Succeeding with Agile - let go of the Dogma

Given the above, it seems that it is quite a feat to be successful with Agile in business systems implementations. The truth is: it is. But so is waterfall. By their very nature, business systems implementations are complex. As such, a dogmatic Agile approach will most likely run your project in trouble quite fast. A dogmatic approach to the Agile implementation will more than likely run you into trouble fast. Use those elements that make Agile successful, but don't shy away from more traditional methodology elements where they can make a difference:

Run a project discovery to gain a deeper understanding of the requirements - this could be anywhere from three weeks to three months.

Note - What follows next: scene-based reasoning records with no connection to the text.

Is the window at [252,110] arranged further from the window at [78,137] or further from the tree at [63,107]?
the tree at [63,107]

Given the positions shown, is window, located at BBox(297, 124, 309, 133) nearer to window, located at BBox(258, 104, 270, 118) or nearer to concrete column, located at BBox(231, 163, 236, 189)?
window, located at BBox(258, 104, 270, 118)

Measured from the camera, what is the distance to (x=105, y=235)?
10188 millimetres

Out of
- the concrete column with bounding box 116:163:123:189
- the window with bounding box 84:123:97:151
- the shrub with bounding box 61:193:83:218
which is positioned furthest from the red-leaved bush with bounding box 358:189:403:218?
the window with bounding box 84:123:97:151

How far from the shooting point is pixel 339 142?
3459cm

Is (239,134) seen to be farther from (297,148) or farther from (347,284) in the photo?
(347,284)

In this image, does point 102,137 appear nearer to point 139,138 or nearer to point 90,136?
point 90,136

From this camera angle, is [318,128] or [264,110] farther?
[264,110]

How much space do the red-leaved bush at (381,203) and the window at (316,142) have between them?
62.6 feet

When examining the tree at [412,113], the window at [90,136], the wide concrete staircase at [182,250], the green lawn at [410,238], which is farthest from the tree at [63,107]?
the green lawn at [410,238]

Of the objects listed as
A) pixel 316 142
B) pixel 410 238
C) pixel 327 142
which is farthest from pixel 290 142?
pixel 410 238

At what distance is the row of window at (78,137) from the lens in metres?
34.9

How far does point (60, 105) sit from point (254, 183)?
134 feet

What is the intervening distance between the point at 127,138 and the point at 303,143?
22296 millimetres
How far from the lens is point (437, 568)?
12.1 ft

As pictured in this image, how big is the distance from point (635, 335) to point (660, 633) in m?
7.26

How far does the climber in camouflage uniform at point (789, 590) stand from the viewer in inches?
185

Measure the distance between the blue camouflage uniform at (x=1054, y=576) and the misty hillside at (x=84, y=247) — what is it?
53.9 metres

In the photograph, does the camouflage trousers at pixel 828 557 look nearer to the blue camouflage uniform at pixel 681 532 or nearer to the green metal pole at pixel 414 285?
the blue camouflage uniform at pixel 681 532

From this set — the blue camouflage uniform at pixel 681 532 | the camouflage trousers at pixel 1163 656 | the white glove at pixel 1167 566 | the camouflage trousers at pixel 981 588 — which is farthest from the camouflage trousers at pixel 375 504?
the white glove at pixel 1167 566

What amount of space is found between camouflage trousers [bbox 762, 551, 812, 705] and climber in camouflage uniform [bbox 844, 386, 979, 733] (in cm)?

List the requirements by Story, and by Epic. Also list knowledge gaps by Story and by Epic (a knowledge gap is where you are simply not sure how to implement something yet - i.e. financial dimensions can be a great improvement on the current ledger, but it may not be clear yet how it is to be implemented).

Plan the iterations meticulously - create an overall high level plan and detail the current and following iteration with detail - keep revising the high level plan until complete.

Determine what iterations result in a Minimum Viable Product (MVP), and what iteration will deliver a Prototype.

Verify the prototypes, but test the MVP with rigor, including a User Acceptance Test with security and migrated data in place. Assume an MVP is ready for deployment to production. If that is putting too much burden on the iteration, then demote the MVP to Prototype.

Manage the Iron Triangle on program as well as iteration level. The trade-offs can be different per iteration and to the whole program but should not change mid iteration.

Keep the Scrum meetings, and the Scrum board - but do not ditch status reports, risk and issue logs, decision registers etc.

Plan Iteration 0 for the foundation setup (foundation setup is all the configuration required for the base system, so you can start building on this).

Plan the last iteration without scope, as a final stabilisation. Do allocate time for stabilisation in each iteration (equal to development time in case of MVP, or at least half development time in case of Prototype). For larger programs, plan iterations purely for stabilisation after every three or four iterations.

Hold a regular project health check - and report on the trends from iteration to iteration (Contact Aurelian Group if you want us to provide this service to you).

Most important - projects deliver something your organisation will use for the foreseeable future - it is therefore imperative to surround it with a positive vibe - remember to have fun delivering the system, if you expect satisfaction in using the system.